Heap leaching is the most common process used to microbially extract copper and other minerals from spent ore. The process consists of organizing the spent ore fragments into a packed bed configuration which allows water to be trickled through. To initiate the process, acidified water (pH = 1.5 to 3.0) is sprayed over the porous ore bed. Acidophilic bacteria, such as Thiobacillus ferrooxidans, actively oxidize the soluble ferrous iron and attack the sulfide minerals, releasing the soluble cupric ion that can then be recovered from aqueous solution. This oxidation process is similar in concept to corrosion of metal surfaces.
Biological reaction and mass transfer rates presently limit the commercial application of microbial leaching, however substantial improvements in process design have been made in recent years and the method is viewed with promise by the mining industry.
"Microbes can negatively impact environments on a global level including producing and consuming atmospheric gases that affect climate; mobilizing toxic elements such as mercury, arsenic and selenium; and producing toxic algal blooms and creating oxygen depletion zones in lakes, rivers and coastal environments (eutrophication). Furthermore, the incidence of microbial diseases such as plague, cholera, Lyme disease, and West Nile Virus are linked to global change."

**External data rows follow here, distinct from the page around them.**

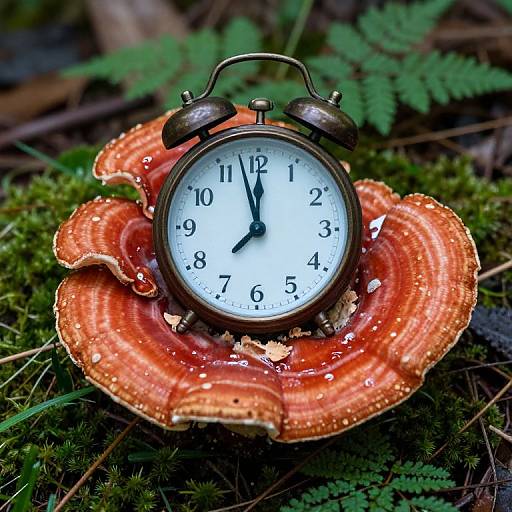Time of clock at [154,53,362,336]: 11:57
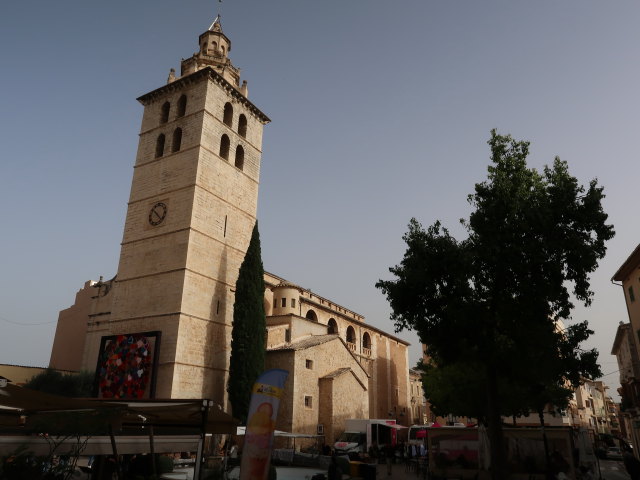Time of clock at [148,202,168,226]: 10:22
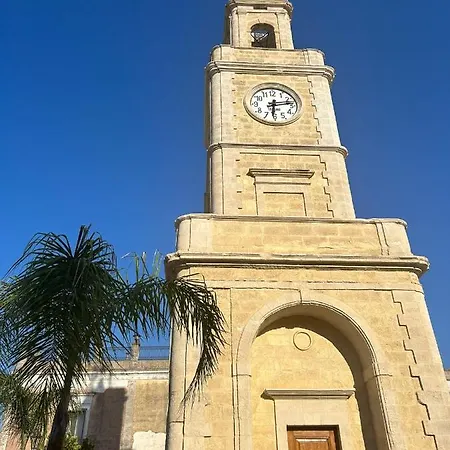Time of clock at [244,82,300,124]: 6:13
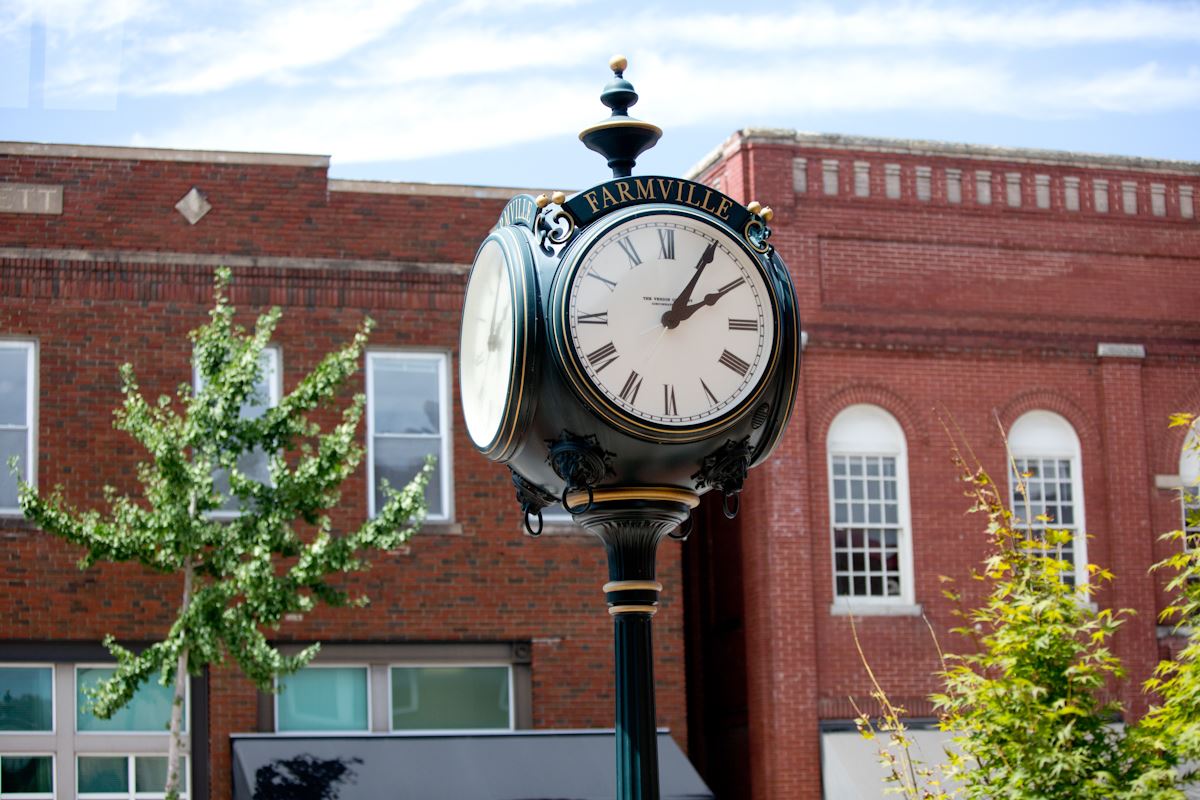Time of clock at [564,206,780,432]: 2:05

Biofouling, biocorrosion, equipment damage and product contamination are constant and expensive problems in industry, as graphically illustrated in the slide show in Section 2 of this module.
Between 1980 and 1992, infectious disease deaths increased by 58% (39% after age adjustment); the major contributors were HIV infection and AIDS, respiratory disease (primarily pneumonia), and bloodstream infection. Infectious diseases are still broadly endemic and maintain a large reservoir of agents that have the potential for rapid and widespread dissemination. Infectious diseases remain the leading cause of death worldwide and the third leading cause of death in the United States. In the United States, each year, approximately 25% of physician visits are attributable to infectious diseases, with direct and indirect costs estimated at more than $120 billion. Because recent research implicates biofilms as reservoirs for pathogenic organisms and sources of disease outbreaks, biotechnology measures are being created to control biofilms and/or sever the routes by which pathogenic organisms are transmitted from biofilms to susceptible people.
Biofilms are implicated in otitis media, the most common acute ear infection in children in the U.S. Other diseases in which biofilms play a role include bacterial endocarditis (infection of the inner surface of the heart and its valves), cystic fibrosis (a chronic disorder resulting in increased susceptibility to serious lung infection), and Legionnaire's disease (an acute respiratory infection resulting from the aspiration of clumps of Legionnella biofilms detached from air and water heating/cooling and distribution systems).
Biofilms may also be responsible for a wide variety of nosocomial (hospital-acquired) infections. Sources of biofilm-related infections can include the surfaces of catheters, medical implants, wound dressings, or other types of medical devices.
Biofilms avidly colonize many household surfaces, including toilets, sinks, countertops, and cutting boards in the kitchen and bath. Poor disinfection practices and ineffective cleaning products may increase the incidence of illnesses associated with pathogenic organisms in the household environment.